(GIVEN PASSAGE)

You are here
District officially gets CT scanner
By Duane Hicks
Staff writer
“It was well worth the wait.”
It was a phrase heard time and again last Thursday afternoon as more than 100 district residents celebrated the new CT scanner during a grand-opening ceremony at La Verendrye Hospital.
“It’s well-needed here,” said Sam Arbuckle, adding having the CT scanner in Rainy River District really helps those who have had to, or would have to, travel to Thunder Bay or Winnipeg to access such a service.
“It’s not only the travel,” noted Arbuckle. “When you get there, you have to stay overnight. It’s the time it takes.
“You could drive to Winnipeg in four hours, but you try and get a CT scan, you’re there for eight hours.”
Harry Jones agreed it’s very difficult to go elsewhere for a CT scan, get it done, and then return home in the same day.
“I’ve had to go away for two or three scans. I think it’s wonderful,” echoed June Keddie, adding the fact the CT scanner became a reality here is “amazing for a small community.”

(End GIVEN PASSAGE)
(INPUT DATA)

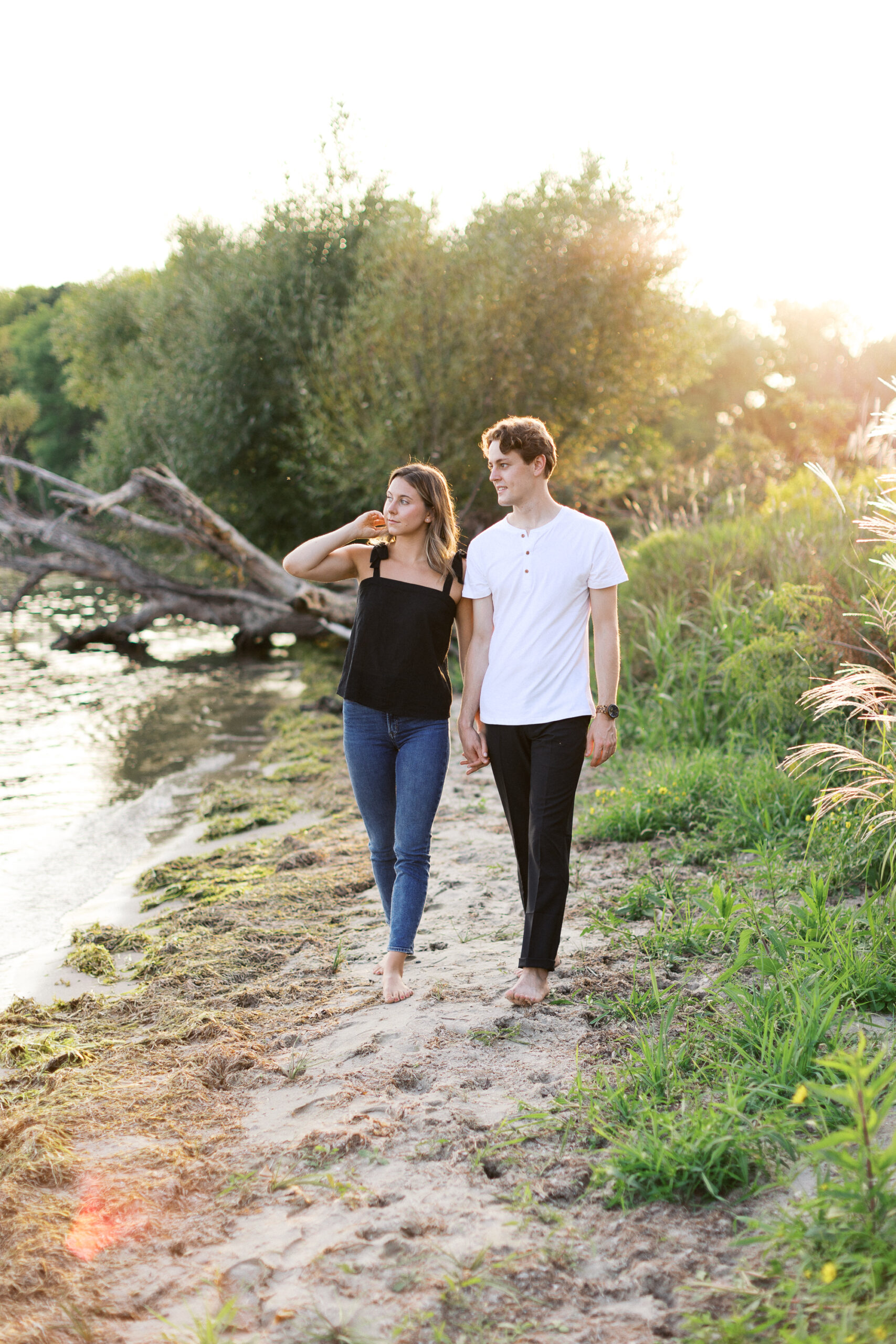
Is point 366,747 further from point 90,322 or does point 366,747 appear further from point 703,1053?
point 90,322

(End INPUT DATA)

Quote the full news story about the district's new CT scanner word for word. None of the lines are needed for the work on this page.

(WRITTEN RESPONSE)
You are here
District officially gets CT scanner
By Duane Hicks
Staff writer
“It was well worth the wait.”
It was a phrase heard time and again last Thursday afternoon as more than 100 district residents celebrated the new CT scanner during a grand-opening ceremony at La Verendrye Hospital.
“It’s well-needed here,” said Sam Arbuckle, adding having the CT scanner in Rainy River District really helps those who have had to, or would have to, travel to Thunder Bay or Winnipeg to access such a service.
“It’s not only the travel,” noted Arbuckle. “When you get there, you have to stay overnight. It’s the time it takes.
“You could drive to Winnipeg in four hours, but you try and get a CT scan, you’re there for eight hours.”
Harry Jones agreed it’s very difficult to go elsewhere for a CT scan, get it done, and then return home in the same day.
“I’ve had to go away for two or three scans. I think it’s wonderful,” echoed June Keddie, adding the fact the CT scanner became a reality here is “amazing for a small community.”